**Supplied passage**
- Born: February 6, 1957 (age 69) Pesse, Netherlands

Academic background
- Alma mater: Calvin College; University of California, Los Angeles;
- Thesis: Kant on Concept and Intuition (1985)
- Doctoral advisor: Robert Merrihew Adams

Academic work
- Discipline: Philosophy
- Institutions: University of Vermont; Cornell University;
- Main interests: Philosophy of action; free will; philosophy of mind;
- Notable ideas: Hard incompatibilism; nonreductive physicalism;

= Derk Pereboom =

American philosopher (born 1957)

Derk Pereboom (born 1957) is a Dutch-born American philosopher who is the Susan Linn Sage Professor in Philosophy and Ethics at Cornell University. He specializes in free will and moral responsibility, philosophy of mind, philosophy of religion, and the work of Immanuel Kant.

==Life and career==
Derk Pereboom was born in the village of Pesse, near Hoogeveen, the Netherlands, on February 6, 1957. He received his BA in philosophy at Calvin College in Grand Rapids, Michigan, in 1978, where his teachers included Alvin Plantinga and Nicholas Wolterstorff. He earned his PhD at University of California, Los Angeles in 1985, with a dissertation on Immanuel Kant's theory of mental representation under the supervision of Robert Merrihew Adams and Tyler Burge.

He was an assistant professor in the Department of Philosophy at the University of Vermont from 1985 to 1991, associate professor from 1991 to 1997, and professor from 1997 to 2007. Since 2007, he has been professor in the Sage School of Philosophy at Cornell University.

As of 2018, he is the subject co-editor on topics in the philosophy of action for the Stanford Encyclopedia of Philosophy, and he has also written for the encyclopedia.

**Supplied entries**
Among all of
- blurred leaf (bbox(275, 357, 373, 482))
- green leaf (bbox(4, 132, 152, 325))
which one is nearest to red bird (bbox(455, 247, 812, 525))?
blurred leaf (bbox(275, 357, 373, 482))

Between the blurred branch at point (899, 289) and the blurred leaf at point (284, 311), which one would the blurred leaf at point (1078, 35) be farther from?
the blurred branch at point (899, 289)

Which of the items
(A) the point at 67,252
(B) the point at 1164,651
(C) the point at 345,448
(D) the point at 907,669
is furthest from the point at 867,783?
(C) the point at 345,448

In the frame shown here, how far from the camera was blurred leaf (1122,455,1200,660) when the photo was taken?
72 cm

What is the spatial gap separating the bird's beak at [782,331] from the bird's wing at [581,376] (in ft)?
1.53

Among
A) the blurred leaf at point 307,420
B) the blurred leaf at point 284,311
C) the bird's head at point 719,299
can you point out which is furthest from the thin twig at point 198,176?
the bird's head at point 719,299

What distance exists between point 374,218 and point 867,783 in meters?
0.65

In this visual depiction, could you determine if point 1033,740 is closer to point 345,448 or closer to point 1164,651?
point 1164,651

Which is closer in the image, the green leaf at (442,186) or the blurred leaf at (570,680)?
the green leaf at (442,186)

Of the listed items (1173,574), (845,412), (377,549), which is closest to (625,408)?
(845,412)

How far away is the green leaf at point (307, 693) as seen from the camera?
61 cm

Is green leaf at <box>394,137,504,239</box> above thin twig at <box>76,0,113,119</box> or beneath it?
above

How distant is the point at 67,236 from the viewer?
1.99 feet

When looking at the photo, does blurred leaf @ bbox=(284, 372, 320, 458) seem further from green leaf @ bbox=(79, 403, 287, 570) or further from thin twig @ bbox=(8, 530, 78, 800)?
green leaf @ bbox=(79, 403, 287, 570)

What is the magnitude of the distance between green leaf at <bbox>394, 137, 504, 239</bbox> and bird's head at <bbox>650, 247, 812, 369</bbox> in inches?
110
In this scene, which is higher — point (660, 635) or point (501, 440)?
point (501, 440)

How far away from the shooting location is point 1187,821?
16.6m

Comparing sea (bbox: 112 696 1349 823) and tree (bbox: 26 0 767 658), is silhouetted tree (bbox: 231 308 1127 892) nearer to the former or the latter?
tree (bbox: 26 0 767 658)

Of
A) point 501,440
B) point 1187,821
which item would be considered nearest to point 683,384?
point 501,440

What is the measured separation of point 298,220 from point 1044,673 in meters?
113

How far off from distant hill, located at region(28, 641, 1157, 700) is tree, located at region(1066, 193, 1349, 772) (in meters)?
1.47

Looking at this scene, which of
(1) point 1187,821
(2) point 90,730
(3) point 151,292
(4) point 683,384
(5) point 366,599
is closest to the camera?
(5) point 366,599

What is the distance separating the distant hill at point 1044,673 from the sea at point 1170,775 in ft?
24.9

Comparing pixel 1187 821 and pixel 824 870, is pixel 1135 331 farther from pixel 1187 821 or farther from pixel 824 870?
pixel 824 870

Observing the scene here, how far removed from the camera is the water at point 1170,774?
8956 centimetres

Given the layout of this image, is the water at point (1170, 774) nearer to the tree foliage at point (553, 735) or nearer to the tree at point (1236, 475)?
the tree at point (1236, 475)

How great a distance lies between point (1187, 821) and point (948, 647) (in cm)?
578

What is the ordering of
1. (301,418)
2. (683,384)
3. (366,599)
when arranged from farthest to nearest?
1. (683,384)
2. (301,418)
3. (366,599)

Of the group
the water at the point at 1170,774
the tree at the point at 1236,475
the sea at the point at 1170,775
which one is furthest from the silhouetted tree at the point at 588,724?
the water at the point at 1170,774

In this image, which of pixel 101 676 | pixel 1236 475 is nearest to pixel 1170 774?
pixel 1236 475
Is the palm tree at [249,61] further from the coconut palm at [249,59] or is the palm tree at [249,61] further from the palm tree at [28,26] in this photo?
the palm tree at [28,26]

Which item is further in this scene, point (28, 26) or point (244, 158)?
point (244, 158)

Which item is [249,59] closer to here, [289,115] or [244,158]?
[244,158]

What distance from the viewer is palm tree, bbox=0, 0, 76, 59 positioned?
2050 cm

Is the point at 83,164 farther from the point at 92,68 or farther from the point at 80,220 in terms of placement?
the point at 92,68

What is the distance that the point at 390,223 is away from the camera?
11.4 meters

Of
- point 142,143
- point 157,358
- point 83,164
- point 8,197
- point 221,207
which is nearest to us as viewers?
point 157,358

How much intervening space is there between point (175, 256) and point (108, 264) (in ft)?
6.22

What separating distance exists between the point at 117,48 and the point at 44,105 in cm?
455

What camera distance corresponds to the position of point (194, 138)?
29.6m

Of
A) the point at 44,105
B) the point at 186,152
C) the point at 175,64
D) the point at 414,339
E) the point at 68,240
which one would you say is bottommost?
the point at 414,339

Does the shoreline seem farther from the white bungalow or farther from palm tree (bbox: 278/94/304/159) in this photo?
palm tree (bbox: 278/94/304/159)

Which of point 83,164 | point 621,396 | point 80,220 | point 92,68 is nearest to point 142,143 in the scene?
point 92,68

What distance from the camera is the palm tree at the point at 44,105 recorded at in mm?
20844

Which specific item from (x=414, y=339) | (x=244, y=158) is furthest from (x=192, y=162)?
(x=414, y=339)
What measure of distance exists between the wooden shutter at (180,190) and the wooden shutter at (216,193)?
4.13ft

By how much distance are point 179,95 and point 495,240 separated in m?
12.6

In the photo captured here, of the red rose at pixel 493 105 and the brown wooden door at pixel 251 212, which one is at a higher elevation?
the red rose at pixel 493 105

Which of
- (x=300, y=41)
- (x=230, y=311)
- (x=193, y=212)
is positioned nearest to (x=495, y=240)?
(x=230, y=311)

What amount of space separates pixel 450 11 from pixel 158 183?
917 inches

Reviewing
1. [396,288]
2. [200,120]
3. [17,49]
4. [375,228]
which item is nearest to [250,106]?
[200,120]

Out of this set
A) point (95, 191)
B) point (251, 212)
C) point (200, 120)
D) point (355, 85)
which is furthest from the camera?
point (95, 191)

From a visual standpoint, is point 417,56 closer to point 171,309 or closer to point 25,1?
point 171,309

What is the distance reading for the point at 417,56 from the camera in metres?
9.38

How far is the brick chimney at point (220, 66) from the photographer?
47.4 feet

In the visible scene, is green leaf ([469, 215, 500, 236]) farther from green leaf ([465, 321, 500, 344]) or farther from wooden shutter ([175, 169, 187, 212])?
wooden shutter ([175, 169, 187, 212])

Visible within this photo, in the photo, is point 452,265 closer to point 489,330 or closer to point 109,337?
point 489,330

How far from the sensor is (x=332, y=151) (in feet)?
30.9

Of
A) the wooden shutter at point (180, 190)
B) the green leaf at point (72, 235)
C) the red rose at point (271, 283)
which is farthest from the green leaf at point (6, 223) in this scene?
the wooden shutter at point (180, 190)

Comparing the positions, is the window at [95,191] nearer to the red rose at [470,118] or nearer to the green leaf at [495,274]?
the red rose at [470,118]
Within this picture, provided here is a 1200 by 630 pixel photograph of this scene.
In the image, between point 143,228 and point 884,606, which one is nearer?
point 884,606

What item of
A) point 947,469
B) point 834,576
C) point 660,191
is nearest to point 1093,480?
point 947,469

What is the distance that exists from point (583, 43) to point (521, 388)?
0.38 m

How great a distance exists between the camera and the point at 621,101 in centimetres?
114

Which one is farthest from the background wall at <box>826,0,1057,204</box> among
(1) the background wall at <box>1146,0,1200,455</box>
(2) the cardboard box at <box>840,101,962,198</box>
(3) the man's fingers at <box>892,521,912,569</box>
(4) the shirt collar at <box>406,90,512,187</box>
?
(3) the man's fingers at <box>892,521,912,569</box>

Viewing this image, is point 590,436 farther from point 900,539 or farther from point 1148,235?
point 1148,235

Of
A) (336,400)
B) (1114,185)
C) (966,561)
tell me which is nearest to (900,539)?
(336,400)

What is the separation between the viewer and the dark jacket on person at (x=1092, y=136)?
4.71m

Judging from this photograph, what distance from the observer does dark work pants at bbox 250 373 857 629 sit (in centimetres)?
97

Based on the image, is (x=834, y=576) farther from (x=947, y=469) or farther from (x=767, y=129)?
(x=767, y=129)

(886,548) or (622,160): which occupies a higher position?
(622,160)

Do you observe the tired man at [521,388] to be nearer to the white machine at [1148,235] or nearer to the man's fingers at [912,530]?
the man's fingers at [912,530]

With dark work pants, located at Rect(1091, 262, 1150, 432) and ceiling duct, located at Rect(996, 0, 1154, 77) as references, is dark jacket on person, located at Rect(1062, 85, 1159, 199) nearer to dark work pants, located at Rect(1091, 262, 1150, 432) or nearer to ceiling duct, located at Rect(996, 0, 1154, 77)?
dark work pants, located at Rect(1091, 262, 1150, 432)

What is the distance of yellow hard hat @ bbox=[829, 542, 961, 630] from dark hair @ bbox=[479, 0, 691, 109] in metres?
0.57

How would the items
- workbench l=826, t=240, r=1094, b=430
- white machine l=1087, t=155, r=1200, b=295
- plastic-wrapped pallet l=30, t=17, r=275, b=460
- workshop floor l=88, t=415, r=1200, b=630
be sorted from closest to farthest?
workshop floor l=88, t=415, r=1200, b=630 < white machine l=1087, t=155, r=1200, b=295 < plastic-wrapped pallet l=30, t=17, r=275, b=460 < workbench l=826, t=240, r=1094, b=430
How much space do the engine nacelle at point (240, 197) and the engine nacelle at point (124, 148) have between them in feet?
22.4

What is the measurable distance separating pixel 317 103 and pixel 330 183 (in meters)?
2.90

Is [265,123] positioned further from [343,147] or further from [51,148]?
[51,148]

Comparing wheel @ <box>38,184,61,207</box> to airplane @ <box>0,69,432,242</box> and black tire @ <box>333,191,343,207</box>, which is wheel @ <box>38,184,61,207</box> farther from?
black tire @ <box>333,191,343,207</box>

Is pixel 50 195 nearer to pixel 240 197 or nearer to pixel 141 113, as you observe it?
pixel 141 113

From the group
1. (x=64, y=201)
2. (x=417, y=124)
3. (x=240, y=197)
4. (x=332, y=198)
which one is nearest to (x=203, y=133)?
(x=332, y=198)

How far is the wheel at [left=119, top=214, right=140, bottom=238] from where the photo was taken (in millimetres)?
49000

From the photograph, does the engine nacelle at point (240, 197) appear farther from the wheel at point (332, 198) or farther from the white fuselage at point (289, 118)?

**To do**
a. According to the Derk Pereboom biography, which of his teachers at Calvin College does it name?
b. Pick up the Derk Pereboom biography after its last sentence and keep writing.
The records are unrelated to the Derk Pereboom biography and should be kept apart from it.

**Task-by-task answers**
a. Alvin Plantinga and Nicholas Wolterstorff.

b.
==Philosophical work==

===Free will===

Pereboom's position in the free will debate is known as hard incompatibilism. He maintains that due to general facts about the nature of the universe, we can conclude that we lack the metaphysical free will required for the aspect of deep moral responsibility at issue in the traditional debate. That is, whether our actions are deterministically or indeterministically caused, we will not have the control in action required for our deserving to be blamed or punished for immoral decisions, and to be praised or rewarded for those that are morally exemplary or praiseworthy. Pereboom nevertheless proposes that forward-looking aspects of blaming and praising, those that aim, for instance, at improving character and reconciliation in relationships, remain valuable and are still compatible with our lacking free will. He also contends that denying free will is likely to diminish anger and the desire to punish, and in this way can potentially benefit human relationships, both personal and societal. In this respect his position is inspired by the view of Baruch Spinoza, who argues in his Ethics that denying free will would enhance the quality of human life by promoting compassion and forgiveness and letting go of remorse and regret.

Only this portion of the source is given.